泣いたのは赤ちゃんより父だった

「立ち会うよ。絶対に」

妊娠が分かった日、夫はそう言った。
その言葉は頼もしく聞こえたし、何よりも嬉しかった。出産は人生で一番大きな出来事。怖さも不安もある。だからこそ、隣にいてくれると言ってくれたことが心強かった。

ところが、妊娠後期に入る頃から様子がおかしくなった。

「立ち会いって…血とか見るんだよね?」

急に弱気になり始めたのだ。

出産動画を一緒に見た日、夫は途中で動画を停止し、しばらく無言になった。
「いや、俺は大丈夫。うん、大丈夫」
そう言いながら、明らかに顔色が悪い。

そして迎えた出産当日。

夜中の2時、規則的な痛みが始まった。

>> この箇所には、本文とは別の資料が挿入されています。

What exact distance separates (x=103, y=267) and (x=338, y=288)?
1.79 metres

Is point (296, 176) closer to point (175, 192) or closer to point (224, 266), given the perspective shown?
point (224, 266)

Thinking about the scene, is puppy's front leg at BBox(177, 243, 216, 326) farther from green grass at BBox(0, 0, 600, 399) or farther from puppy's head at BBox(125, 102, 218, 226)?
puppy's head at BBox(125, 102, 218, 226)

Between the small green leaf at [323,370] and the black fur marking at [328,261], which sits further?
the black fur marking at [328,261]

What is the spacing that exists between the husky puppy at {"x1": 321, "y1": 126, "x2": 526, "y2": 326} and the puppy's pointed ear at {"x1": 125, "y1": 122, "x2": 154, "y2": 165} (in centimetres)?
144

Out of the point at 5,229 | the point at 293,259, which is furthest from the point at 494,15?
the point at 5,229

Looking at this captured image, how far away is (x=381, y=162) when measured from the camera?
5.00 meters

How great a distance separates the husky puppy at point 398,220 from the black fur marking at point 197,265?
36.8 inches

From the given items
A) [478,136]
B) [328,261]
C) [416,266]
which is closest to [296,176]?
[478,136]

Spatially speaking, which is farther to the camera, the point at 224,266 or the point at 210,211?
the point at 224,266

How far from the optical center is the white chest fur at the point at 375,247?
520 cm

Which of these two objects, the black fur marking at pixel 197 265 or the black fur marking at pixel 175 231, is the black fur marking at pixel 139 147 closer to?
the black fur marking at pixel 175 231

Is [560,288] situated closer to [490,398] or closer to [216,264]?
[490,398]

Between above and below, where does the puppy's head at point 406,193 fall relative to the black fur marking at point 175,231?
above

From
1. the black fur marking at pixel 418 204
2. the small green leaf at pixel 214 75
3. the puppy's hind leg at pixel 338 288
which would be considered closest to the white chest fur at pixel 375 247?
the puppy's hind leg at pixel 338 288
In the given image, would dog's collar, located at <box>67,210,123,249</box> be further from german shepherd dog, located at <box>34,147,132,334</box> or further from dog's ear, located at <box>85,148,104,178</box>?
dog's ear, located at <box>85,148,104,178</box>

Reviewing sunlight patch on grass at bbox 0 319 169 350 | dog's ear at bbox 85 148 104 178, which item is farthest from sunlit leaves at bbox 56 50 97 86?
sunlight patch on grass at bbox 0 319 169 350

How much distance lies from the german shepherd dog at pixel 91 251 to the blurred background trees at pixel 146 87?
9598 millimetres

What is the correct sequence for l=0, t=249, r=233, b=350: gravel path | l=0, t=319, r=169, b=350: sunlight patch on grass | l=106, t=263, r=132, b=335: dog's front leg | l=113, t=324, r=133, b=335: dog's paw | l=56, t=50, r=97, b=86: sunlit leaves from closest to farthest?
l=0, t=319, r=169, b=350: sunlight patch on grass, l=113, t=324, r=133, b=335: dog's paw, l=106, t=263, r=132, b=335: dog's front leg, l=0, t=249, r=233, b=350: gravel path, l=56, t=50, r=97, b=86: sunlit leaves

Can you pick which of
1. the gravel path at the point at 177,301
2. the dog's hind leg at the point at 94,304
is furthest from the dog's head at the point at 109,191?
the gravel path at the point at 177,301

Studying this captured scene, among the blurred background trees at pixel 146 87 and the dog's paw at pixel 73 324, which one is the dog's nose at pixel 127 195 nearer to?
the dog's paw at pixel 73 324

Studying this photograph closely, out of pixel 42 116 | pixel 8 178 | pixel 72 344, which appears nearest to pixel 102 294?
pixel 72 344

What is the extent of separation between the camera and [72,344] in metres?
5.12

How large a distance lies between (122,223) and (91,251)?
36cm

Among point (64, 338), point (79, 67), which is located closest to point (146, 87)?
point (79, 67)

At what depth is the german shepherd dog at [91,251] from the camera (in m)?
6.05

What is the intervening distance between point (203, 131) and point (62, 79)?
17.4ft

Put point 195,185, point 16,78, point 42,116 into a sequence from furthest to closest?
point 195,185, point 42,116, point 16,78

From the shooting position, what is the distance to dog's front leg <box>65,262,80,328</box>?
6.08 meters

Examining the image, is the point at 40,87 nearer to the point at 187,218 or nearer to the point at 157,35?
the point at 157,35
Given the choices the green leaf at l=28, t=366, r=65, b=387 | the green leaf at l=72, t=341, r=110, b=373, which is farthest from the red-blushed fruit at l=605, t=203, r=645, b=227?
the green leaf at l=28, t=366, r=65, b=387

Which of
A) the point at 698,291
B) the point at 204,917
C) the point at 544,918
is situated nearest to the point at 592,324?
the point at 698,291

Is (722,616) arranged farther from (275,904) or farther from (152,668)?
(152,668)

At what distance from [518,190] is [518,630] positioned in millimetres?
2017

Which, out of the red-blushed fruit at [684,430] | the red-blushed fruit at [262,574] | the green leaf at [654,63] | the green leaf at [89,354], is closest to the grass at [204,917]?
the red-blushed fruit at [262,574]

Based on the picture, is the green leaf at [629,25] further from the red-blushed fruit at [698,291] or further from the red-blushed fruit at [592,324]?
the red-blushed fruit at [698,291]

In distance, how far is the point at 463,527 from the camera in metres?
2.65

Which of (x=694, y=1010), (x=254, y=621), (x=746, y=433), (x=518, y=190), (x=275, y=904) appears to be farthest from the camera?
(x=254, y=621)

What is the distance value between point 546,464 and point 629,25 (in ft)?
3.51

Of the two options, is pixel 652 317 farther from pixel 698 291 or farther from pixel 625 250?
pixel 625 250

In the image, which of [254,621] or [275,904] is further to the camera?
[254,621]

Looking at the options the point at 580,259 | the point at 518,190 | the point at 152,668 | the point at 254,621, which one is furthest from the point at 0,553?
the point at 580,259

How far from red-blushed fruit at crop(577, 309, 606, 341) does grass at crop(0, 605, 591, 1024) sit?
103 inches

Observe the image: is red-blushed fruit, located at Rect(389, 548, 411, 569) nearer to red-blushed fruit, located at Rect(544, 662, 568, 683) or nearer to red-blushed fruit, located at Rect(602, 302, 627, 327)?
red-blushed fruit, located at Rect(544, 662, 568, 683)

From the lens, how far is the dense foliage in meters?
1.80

病院へ向かう車の中、私は陣痛の波に耐えながら呼吸を整えていた。一方の夫は、必要以上に安全運転だった。信号が青になっても発進しない。

「行って…お願いだから行って…」

私のその一言で我に返ったらしい。

病院に到着し、分娩室へ。
助産師さんが穏やかな声で説明してくれる中、夫は妙に静かだった。
手を握ってくれているけれど、少し冷たい。緊張しているのが伝わってくる。

陣痛は想像以上だった。時間の感覚が消えていく。
「もう無理かも」
何度もそう思った。

そのたびに、夫は「大丈夫、大丈夫」と言い続けてくれた。
でもその声は、だんだん震えていった。

そしてついにその瞬間が来た。

赤ちゃんの産声。

「おぎゃあ」

世界が変わった気がした。
涙があふれた。やっと会えた。やっと終わった。

そのとき、隣から聞こえてきたのは――

嗚咽。

「うっ…うぅ…ありがとう…ありがとう…」

夫が号泣していた。

助産師さんが「元気な赤ちゃんですよ」と声をかけてくれているのに、夫はそれどろではない。
私の手を握りしめながら、ひたすら泣いている。

「本当に…ありがとう…頑張ったね…」

その姿を見て、私は笑ってしまった。
さっきまで必死だったのに、急に可笑しくなった。

後から聞くと、夫はずっと怖かったらしい。
私が痛みに耐えている姿を見て、何もできない自分が悔しかったという。

「命が生まれる瞬間って、あんなにすごいんだね」

退院の日、夫は赤ちゃんを抱きながらそう言った。
あの日、分娩室で一番泣いていたのは赤ちゃんじゃなく、間違いなく夫だった。

でもそれが、家族が始まった瞬間だった。